Sameer Makani, Co-Founder and Managing Director, Makani Creatives also mentions that while engaging with an audience, it's critical to understand what makes them pay attention. “Every local market has its own culture, social fabric, trends and sensibilities. Catching that pulse rightly is what can make or break a brand. Most brands are creating local marketing teams including those who will be the decision-makers to ensure the local connect to their strategies. Research and analysis is extremely crucial to choose the right medium and approach,” he points.
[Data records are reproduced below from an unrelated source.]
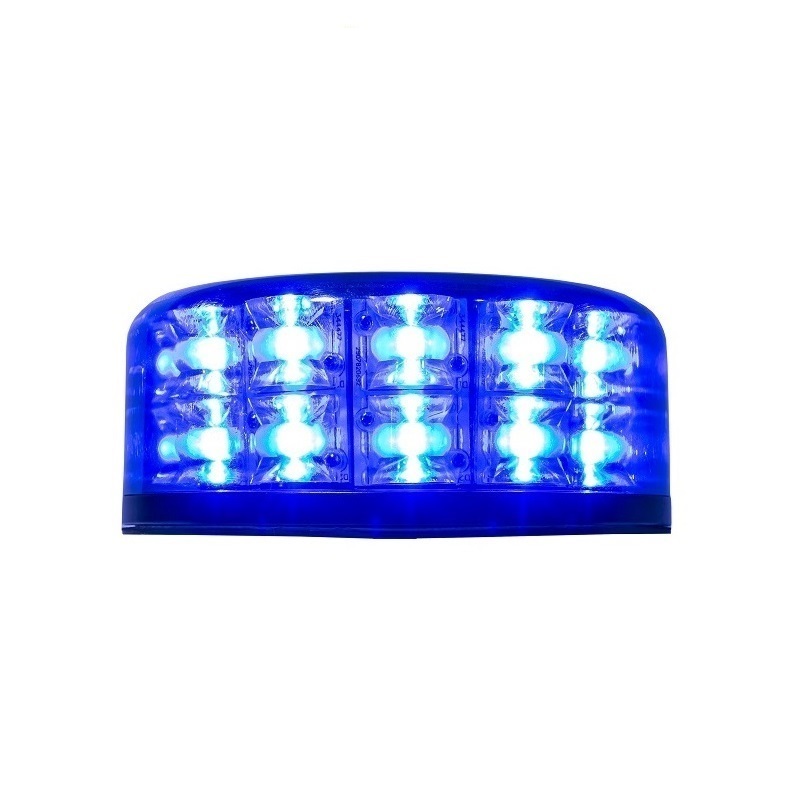 LED beacon blue 12/24V, Magnetic, 24x LED 3W, R65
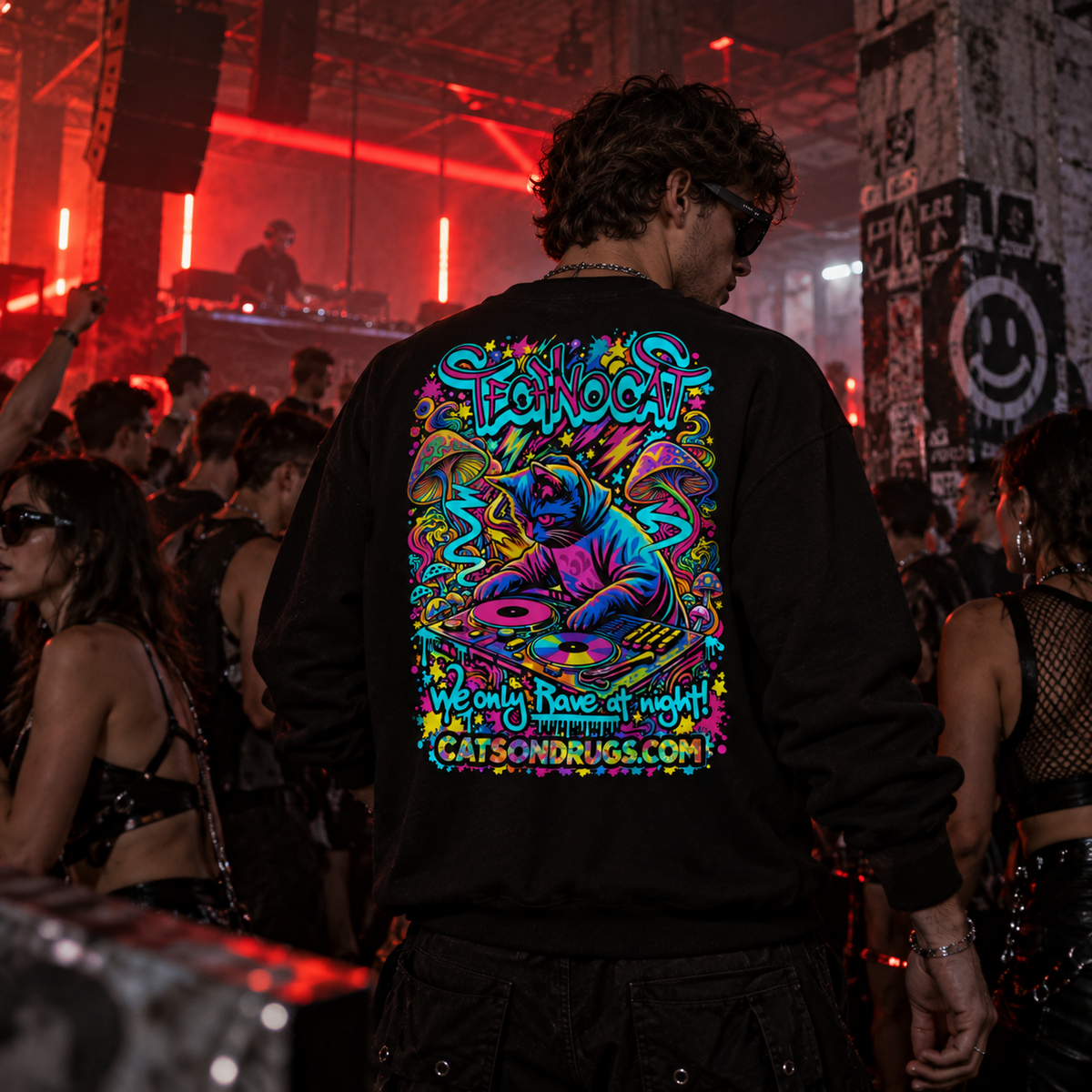 EDM Sweatshirt | Techno Cat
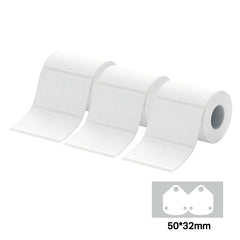 3 Rolls-Niimbot B21/B1/B3S/B31 50*32mm White Earrings Labels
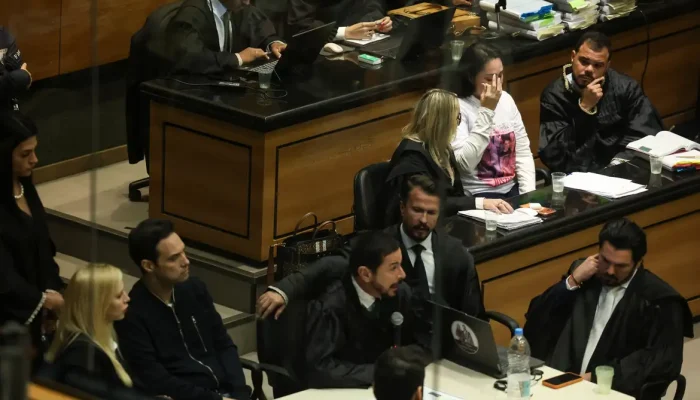 Segundo dia de julgamento do caso no 2º Tribunal do Júri, no Rio de Janeiro. — F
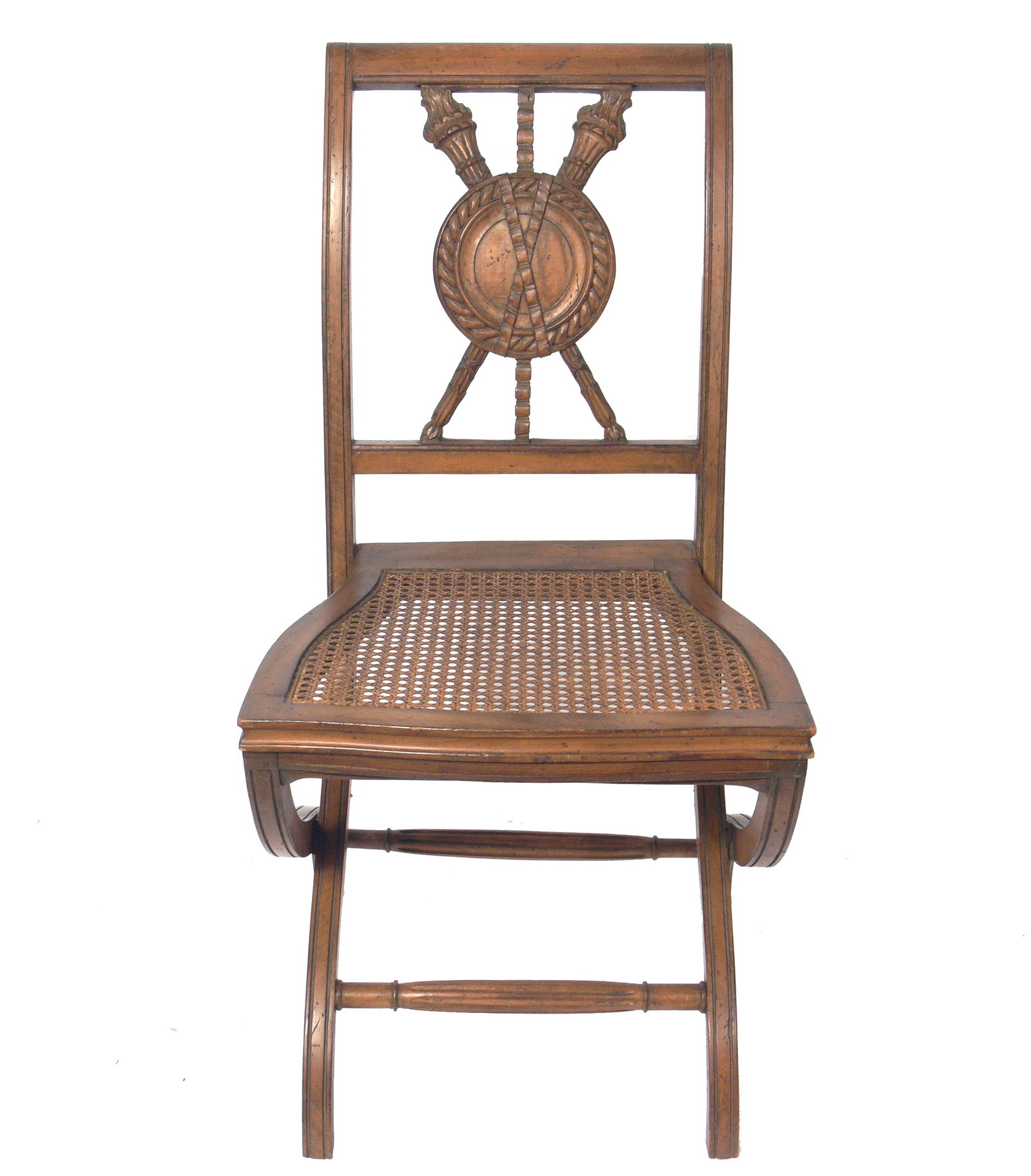 19th Century French  Medallion Back Chair Antique Hollywood Regency Style (1 of 4)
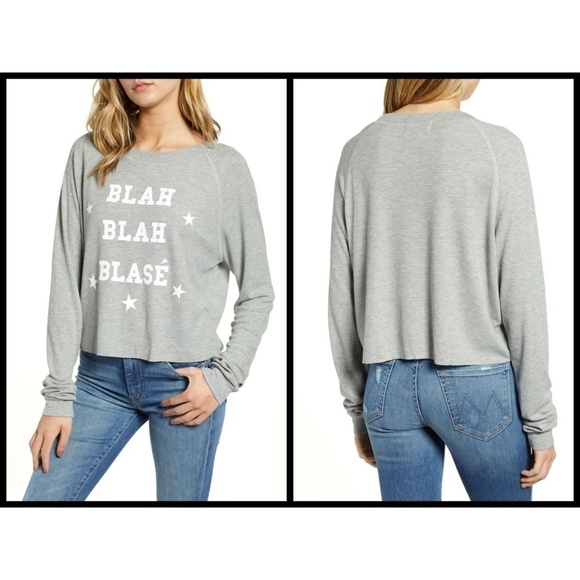 💕WILDFOX💕 Blah Blah Blase Thermal Graphic Top - Picture 6 of 8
Hence, brands need to find the right synergy between their brand ethos and the local essence to ensure a successful campaign.
Realme Smartphones, in this case, has mastered the Indian market dynamics and has successfully driven smartphone sales through aggressive pricing and campaigns that resonate with the target audience. The brand value of Salman Khan and Shraddha Kapoor has been a major driving element in the brand's image among the target demographic. Realme's More Pixels campaign has helped customers comprehend the true significance of pixels in smartphones.
Dawinder Pal, Head of Marketing, Bikano advises that while developing glocal campaigns, use of relevant lingos and images engages the consumer better. Also, consistency is another important factor that takes the brand to the next level, the brand needs to maintain consistency in the visuals - color patterns, logos, and fonts. Striking a balance between the integrated brand identity with respect and consideration for the local market is the way out for a brand to successfully enter new markets, attract followers, and establish a global presence, and eventually develop a cult following for the brand.
McDonald’s, for example, has successfully cemented itself in the Indian market, through its innovative strategies. It has been the champion to understand consumerism and adapt to the conditions.
Patel also puts forward some quick tips for marketers aiming to go glocal and bridge the gap between glocal and global:
1. Not every piece of content you create globally needs to be distributed in every local market of your presence. Don’t dumb down for insane distribution. Figure out if its relevant in that market and add cultural nuances and relevance
2. Time is of great essence, if your TG is going to discover your global content before you have time to make it local, go with Global.
3. Empower people closest to particular markets to curate or create content out of the global repositories’
4. Clearly outline guidelines that are non-negotiable and those that can be fluid to ensure that when local nuances are added, the strong global brand does not lose its essence
5. Use data and insights to make informed decisions and great choices when it comes to content optimization across geographies
To summarize, it becomes of utmost importance for marketers to study consumer behavior, given each country is conditioned in a very different way and hence will have a different strategy. The only way to bridge the gap is to create an aspirational value for a new country, take learnings from success stories and touch people's hearts as to why the brand esthetics actually go well with a new country audience.
Also, today’s consumer expects more, especially from a global brand. And, while they expect a certain level of consistency from a brand, they want to hear your story in a way that hits home.
It’s a delicate balance, but with the right global guidance and local considerations, brands can connect the two worlds and position head and shoulders above the competition.